• Alıştırmanın amacı
Aşağıdaki listenin tamamını, hiçbir satırı değiştirmeden aynen yeniden yazınız.

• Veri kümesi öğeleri
=====
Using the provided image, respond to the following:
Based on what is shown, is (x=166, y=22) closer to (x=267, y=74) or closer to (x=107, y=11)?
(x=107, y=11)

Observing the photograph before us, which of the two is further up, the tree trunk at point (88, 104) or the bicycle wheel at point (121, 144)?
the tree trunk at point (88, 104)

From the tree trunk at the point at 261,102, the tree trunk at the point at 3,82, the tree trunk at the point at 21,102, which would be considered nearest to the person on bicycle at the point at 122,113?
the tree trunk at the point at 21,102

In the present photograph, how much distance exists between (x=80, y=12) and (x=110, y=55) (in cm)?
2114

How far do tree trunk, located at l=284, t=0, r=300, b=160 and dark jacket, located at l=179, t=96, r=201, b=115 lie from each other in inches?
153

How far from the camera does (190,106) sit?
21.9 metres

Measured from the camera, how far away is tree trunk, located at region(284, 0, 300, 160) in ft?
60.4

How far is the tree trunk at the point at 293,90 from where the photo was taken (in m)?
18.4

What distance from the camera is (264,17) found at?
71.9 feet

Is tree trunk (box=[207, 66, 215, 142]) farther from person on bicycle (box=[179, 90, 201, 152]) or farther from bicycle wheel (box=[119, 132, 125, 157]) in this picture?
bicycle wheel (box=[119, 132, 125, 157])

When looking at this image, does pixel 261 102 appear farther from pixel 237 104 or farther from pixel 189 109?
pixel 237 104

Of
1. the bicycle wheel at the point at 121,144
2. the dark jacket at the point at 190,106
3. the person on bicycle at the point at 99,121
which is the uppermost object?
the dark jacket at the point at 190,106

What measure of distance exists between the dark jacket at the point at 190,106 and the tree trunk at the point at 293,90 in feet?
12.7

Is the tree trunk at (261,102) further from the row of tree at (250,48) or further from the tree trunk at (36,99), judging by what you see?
=====
• Görevin çözümü
Using the provided image, respond to the following:
Based on what is shown, is (x=166, y=22) closer to (x=267, y=74) or closer to (x=107, y=11)?
(x=107, y=11)

Observing the photograph before us, which of the two is further up, the tree trunk at point (88, 104) or the bicycle wheel at point (121, 144)?
the tree trunk at point (88, 104)

From the tree trunk at the point at 261,102, the tree trunk at the point at 3,82, the tree trunk at the point at 21,102, which would be considered nearest to the person on bicycle at the point at 122,113?
the tree trunk at the point at 21,102

In the present photograph, how much distance exists between (x=80, y=12) and (x=110, y=55) (in cm)?
2114

How far do tree trunk, located at l=284, t=0, r=300, b=160 and dark jacket, located at l=179, t=96, r=201, b=115 lie from each other in inches?
153

How far from the camera does (190,106) sit?
21.9 metres

Measured from the camera, how far away is tree trunk, located at region(284, 0, 300, 160) in ft?
60.4

How far is the tree trunk at the point at 293,90 from where the photo was taken (in m)?
18.4

What distance from the camera is (264,17) found at?
71.9 feet

Is tree trunk (box=[207, 66, 215, 142]) farther from person on bicycle (box=[179, 90, 201, 152]) or farther from bicycle wheel (box=[119, 132, 125, 157]) in this picture?
bicycle wheel (box=[119, 132, 125, 157])

When looking at this image, does pixel 261 102 appear farther from pixel 237 104 or farther from pixel 189 109?
pixel 237 104

Of
1. the bicycle wheel at the point at 121,144
2. the dark jacket at the point at 190,106
3. the person on bicycle at the point at 99,121
which is the uppermost object?
the dark jacket at the point at 190,106

What measure of distance exists between the dark jacket at the point at 190,106 and the tree trunk at the point at 293,90 in feet?
12.7

Is the tree trunk at (261,102) further from the row of tree at (250,48) or further from the tree trunk at (36,99), judging by what you see?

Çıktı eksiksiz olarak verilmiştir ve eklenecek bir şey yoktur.